— Start Excerpt to read —

Reputation: 179
I have come across 2 different ways of generating log-mel spectrograms for audio files using librosa and I don't know why they differ in the final output, which one is "correct" or how different is one from the other.
#1
path = "path/to/my/file"
scale, sr = librosa.load(path)
mel_spectrogram = librosa.feature.melspectrogram(scale, sr, n_fft=2048, hop_length=512, n_mels=10, fmax=8000)
log_mel_spectrogram = librosa.power_to_db(mel_spectrogram)
librosa.display.specshow(log_mel_spectrogram, x_axis="time", y_axis="mel", sr=sr)
#2
path = "path/to/my/file"
scale, sr = librosa.load(path)
X = librosa.stft(scale)
Xdb = librosa.amplitude_to_db(abs(X))
librosa.display.specshow(Xdb, sr=sr, x_axis='time', y_axis='hz')
The respective images are:
** EDIT ** Now that I specify the number of mel bins to be = 64, I obtain the spectrogram as below:
If I want to process many such spectrograms, should I trim off the bold blue portion above as it is common to all? What does the bold, dark region represent? Is it advisable to use fmax parameter to trim it?
Upvotes: 2
Views: 7778
Reputation: 6259
The second spectrogram is not a mel-spectrogram, but a STFT (sometimes called "linear") spectrogram. It has all the frequency bands from the FFT, (n_fft/2)+1 bands, 1025 for n_fft=2048. Where-as the mel-spectrogram has mel filters applied which reduces the number of bands to n_mels (typically 32-128), in your example set to 10.
Upvotes: 2

— End Excerpt to read —
— Start Records to use —

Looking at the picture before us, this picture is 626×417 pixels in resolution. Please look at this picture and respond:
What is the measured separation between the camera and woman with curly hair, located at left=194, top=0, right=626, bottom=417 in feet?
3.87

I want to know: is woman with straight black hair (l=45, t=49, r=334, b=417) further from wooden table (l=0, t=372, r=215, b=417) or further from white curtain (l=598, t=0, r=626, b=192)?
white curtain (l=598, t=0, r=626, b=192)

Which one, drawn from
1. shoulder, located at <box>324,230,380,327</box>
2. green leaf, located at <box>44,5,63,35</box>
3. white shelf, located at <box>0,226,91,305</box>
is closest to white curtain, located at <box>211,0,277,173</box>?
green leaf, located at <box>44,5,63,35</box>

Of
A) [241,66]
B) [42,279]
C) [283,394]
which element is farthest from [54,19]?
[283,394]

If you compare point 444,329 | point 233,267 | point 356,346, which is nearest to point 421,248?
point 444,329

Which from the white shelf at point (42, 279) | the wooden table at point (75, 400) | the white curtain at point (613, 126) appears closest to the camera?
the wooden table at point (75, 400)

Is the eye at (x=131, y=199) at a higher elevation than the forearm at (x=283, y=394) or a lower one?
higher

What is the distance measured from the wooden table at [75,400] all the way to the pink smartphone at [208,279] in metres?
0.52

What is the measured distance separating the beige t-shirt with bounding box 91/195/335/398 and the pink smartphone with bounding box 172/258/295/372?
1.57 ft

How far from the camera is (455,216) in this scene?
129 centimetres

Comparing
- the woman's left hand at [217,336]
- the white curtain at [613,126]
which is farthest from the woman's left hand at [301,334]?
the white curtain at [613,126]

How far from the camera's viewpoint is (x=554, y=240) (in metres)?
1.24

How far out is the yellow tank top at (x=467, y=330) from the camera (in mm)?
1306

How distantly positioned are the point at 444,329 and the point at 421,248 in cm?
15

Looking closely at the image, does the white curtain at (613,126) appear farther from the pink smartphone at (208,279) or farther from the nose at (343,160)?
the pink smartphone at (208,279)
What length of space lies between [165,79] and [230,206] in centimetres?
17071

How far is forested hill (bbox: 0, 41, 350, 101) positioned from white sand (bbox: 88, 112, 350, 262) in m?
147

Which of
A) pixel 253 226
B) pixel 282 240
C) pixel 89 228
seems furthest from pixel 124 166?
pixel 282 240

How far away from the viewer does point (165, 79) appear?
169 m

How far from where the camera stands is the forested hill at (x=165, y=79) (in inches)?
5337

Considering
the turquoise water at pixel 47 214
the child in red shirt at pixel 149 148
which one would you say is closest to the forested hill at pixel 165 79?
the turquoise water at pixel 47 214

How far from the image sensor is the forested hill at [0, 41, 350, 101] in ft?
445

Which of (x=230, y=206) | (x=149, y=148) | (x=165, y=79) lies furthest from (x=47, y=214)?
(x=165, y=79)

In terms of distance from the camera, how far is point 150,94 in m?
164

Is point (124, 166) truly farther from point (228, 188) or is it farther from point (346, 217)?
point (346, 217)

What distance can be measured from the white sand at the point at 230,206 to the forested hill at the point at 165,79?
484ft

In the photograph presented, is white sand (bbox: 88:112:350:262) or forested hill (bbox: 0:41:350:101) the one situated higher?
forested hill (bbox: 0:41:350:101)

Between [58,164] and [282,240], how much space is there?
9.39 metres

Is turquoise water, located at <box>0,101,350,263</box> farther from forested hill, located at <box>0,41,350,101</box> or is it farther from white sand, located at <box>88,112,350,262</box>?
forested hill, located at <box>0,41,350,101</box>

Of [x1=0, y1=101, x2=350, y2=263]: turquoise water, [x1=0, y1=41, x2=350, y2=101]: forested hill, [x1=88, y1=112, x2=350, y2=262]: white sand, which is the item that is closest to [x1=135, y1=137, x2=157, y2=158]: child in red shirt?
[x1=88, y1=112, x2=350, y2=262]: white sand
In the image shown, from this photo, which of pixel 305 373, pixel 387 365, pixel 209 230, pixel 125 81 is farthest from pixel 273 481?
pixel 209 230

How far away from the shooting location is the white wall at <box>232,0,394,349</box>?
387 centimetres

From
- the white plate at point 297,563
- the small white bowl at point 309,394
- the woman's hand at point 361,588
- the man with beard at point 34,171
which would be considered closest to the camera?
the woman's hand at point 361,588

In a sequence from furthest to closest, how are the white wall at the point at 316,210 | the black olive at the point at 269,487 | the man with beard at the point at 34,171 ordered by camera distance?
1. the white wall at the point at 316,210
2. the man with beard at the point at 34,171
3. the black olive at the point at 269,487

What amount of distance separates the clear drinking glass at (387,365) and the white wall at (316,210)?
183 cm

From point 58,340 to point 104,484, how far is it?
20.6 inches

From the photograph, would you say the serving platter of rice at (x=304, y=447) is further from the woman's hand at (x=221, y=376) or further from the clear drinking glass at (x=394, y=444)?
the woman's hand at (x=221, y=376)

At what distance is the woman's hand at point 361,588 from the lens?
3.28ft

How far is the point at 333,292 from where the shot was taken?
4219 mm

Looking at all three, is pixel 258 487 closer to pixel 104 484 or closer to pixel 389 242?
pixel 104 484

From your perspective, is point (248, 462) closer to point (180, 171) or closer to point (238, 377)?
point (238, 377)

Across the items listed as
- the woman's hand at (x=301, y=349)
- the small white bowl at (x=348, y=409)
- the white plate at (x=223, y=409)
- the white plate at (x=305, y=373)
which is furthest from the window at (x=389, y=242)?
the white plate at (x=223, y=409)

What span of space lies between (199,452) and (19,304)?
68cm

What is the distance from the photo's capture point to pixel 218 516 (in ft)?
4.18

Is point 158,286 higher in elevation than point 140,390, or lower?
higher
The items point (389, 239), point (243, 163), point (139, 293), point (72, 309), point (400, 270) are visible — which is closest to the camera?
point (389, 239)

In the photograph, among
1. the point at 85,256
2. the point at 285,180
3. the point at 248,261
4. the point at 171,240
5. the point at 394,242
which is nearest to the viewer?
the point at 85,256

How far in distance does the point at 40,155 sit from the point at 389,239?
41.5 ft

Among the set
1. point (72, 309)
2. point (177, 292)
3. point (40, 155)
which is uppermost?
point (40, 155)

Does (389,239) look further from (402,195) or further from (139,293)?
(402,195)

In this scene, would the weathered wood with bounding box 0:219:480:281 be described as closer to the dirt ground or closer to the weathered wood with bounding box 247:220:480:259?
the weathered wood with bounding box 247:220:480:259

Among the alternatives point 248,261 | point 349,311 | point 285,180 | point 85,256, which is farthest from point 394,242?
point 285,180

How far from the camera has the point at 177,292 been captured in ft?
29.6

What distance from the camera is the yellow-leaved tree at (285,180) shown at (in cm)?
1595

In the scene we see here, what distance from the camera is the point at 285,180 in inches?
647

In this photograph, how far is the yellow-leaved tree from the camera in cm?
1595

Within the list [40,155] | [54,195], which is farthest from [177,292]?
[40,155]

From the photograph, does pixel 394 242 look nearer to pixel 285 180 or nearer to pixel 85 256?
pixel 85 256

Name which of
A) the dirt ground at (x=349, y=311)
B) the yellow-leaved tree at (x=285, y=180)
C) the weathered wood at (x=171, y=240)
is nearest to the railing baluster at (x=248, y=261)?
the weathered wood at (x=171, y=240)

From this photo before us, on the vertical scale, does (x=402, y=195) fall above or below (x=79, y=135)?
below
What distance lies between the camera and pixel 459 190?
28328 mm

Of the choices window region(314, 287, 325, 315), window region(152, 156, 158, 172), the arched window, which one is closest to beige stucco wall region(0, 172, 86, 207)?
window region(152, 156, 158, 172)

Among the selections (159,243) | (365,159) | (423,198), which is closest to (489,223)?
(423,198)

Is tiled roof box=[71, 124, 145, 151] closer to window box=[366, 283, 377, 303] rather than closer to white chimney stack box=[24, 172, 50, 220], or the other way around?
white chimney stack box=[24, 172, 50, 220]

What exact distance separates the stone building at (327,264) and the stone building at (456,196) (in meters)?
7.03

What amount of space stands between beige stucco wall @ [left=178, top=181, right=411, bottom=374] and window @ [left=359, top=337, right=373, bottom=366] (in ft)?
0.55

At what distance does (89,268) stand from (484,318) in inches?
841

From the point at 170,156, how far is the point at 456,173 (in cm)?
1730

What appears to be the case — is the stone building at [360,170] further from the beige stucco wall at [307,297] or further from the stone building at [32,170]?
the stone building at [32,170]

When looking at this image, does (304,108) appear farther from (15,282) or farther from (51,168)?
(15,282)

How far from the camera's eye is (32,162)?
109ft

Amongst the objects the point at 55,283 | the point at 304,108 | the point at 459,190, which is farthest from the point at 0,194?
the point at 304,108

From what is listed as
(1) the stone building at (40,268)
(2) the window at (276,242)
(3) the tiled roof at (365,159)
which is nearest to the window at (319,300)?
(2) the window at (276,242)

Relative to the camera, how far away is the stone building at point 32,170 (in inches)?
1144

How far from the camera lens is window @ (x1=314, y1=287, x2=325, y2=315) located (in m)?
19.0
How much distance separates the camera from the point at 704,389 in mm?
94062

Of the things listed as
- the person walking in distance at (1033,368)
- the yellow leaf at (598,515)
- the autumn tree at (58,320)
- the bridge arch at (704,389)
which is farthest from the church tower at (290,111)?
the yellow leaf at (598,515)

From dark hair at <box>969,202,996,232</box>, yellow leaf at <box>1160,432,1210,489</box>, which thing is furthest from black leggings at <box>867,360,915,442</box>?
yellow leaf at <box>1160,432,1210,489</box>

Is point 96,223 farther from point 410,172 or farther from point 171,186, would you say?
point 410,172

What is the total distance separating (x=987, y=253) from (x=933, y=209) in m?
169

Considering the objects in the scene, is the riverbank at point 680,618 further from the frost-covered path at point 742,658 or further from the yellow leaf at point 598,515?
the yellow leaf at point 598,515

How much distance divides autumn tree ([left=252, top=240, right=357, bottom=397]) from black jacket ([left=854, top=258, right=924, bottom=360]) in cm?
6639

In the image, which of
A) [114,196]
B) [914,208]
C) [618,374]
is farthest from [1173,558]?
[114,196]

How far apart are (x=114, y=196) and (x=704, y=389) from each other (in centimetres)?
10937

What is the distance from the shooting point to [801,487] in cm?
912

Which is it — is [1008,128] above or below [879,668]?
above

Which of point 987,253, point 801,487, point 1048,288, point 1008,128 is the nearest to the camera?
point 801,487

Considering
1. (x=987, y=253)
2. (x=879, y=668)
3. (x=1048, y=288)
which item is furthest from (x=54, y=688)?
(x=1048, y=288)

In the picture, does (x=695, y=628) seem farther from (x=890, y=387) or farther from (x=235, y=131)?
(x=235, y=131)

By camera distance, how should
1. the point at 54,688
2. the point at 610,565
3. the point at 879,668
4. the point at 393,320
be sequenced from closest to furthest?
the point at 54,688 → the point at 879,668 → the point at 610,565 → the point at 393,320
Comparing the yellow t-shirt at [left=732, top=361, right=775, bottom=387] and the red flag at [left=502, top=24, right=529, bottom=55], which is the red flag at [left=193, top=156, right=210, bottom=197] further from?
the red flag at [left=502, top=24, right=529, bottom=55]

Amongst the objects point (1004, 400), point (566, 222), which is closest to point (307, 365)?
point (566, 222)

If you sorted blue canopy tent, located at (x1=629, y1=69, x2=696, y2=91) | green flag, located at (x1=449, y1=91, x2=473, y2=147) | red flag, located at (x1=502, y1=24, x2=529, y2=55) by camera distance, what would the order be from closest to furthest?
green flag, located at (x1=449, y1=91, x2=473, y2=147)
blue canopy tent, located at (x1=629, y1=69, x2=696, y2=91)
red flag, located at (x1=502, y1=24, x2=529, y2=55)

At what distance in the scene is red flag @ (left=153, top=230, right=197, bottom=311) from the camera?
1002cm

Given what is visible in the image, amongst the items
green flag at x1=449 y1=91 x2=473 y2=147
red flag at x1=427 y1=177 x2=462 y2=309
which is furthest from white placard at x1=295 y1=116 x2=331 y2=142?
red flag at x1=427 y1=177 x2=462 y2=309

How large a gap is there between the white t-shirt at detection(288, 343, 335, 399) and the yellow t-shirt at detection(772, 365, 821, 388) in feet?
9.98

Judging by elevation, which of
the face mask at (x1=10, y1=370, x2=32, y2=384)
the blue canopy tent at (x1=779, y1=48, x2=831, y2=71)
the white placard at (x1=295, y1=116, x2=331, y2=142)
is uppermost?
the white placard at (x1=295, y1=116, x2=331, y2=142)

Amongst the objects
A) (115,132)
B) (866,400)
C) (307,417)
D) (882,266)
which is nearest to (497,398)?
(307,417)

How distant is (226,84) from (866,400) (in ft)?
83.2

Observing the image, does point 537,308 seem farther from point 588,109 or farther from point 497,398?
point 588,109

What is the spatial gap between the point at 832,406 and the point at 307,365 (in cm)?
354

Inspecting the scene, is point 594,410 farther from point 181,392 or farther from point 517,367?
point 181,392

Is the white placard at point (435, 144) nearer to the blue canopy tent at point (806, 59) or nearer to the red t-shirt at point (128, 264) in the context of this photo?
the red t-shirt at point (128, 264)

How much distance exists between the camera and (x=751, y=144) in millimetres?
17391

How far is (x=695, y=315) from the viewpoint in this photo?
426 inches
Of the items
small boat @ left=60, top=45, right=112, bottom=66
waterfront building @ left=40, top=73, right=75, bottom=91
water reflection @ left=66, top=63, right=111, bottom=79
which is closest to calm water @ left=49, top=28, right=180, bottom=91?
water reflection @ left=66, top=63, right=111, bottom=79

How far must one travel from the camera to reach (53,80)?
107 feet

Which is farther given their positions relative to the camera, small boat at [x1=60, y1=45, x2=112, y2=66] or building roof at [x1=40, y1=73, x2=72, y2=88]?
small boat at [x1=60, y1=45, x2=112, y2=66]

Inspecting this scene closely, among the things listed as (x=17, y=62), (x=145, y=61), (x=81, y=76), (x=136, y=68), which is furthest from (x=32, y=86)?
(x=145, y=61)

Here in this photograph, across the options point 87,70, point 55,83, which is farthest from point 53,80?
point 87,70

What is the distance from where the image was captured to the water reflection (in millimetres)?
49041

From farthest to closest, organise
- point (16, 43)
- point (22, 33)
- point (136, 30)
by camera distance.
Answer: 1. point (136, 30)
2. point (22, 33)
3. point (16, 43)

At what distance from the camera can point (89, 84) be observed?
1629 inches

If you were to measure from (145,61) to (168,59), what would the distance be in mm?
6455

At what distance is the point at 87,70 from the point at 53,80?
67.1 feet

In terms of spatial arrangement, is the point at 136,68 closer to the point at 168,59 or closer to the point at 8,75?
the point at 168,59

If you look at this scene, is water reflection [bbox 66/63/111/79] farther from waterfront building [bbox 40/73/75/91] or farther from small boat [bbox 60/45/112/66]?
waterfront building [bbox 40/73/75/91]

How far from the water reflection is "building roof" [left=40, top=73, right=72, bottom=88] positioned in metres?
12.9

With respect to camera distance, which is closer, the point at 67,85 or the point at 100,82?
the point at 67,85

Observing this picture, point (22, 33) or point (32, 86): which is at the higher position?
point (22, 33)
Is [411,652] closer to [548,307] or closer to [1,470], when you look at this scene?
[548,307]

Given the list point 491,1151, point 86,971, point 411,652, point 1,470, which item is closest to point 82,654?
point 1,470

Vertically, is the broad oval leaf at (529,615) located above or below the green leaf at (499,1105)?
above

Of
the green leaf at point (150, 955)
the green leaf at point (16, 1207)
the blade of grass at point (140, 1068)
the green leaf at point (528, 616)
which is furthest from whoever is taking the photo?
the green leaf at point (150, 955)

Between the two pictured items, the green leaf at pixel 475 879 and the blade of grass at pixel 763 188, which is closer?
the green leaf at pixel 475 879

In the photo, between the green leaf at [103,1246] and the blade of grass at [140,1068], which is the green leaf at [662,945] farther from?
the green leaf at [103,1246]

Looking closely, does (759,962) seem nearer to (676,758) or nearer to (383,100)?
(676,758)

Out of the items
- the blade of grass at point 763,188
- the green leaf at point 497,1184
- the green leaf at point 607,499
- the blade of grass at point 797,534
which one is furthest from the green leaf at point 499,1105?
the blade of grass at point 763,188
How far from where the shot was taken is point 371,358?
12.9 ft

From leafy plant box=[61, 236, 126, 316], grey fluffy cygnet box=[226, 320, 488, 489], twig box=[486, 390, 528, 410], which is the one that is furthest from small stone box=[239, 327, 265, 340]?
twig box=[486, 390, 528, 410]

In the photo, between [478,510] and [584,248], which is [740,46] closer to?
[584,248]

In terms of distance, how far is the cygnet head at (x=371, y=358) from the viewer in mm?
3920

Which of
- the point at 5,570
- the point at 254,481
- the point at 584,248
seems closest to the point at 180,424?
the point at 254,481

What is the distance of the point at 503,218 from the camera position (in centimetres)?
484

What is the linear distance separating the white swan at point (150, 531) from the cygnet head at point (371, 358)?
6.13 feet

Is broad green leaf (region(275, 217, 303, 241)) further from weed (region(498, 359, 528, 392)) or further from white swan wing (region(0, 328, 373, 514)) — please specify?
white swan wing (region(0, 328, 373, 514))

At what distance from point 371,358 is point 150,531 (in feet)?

— End Records to use —

Work to complete:
1. Quote the entire thread above about generating log-mel spectrograms with librosa, word for word.
2. Which lines of the records contain the word "autumn"? Show each of them.

Responses for each task:
1.
Reputation: 179
I have come across 2 different ways of generating log-mel spectrograms for audio files using librosa and I don't know why they differ in the final output, which one is "correct" or how different is one from the other.
#1
path = "path/to/my/file"
scale, sr = librosa.load(path)
mel_spectrogram = librosa.feature.melspectrogram(scale, sr, n_fft=2048, hop_length=512, n_mels=10, fmax=8000)
log_mel_spectrogram = librosa.power_to_db(mel_spectrogram)
librosa.display.specshow(log_mel_spectrogram, x_axis="time", y_axis="mel", sr=sr)
#2
path = "path/to/my/file"
scale, sr = librosa.load(path)
X = librosa.stft(scale)
Xdb = librosa.amplitude_to_db(abs(X))
librosa.display.specshow(Xdb, sr=sr, x_axis='time', y_axis='hz')
The respective images are:
** EDIT ** Now that I specify the number of mel bins to be = 64, I obtain the spectrogram as below:
If I want to process many such spectrograms, should I trim off the bold blue portion above as it is common to all? What does the bold, dark region represent? Is it advisable to use fmax parameter to trim it?
Upvotes: 2
Views: 7778
Reputation: 6259
The second spectrogram is not a mel-spectrogram, but a STFT (sometimes called "linear") spectrogram. It has all the frequency bands from the FFT, (n_fft/2)+1 bands, 1025 for n_fft=2048. Where-as the mel-spectrogram has mel filters applied which reduces the number of bands to n_mels (typically 32-128), in your example set to 10.
Upvotes: 2

2.
- the autumn tree at (58,320)
How much distance divides autumn tree ([left=252, top=240, right=357, bottom=397]) from black jacket ([left=854, top=258, right=924, bottom=360]) in cm?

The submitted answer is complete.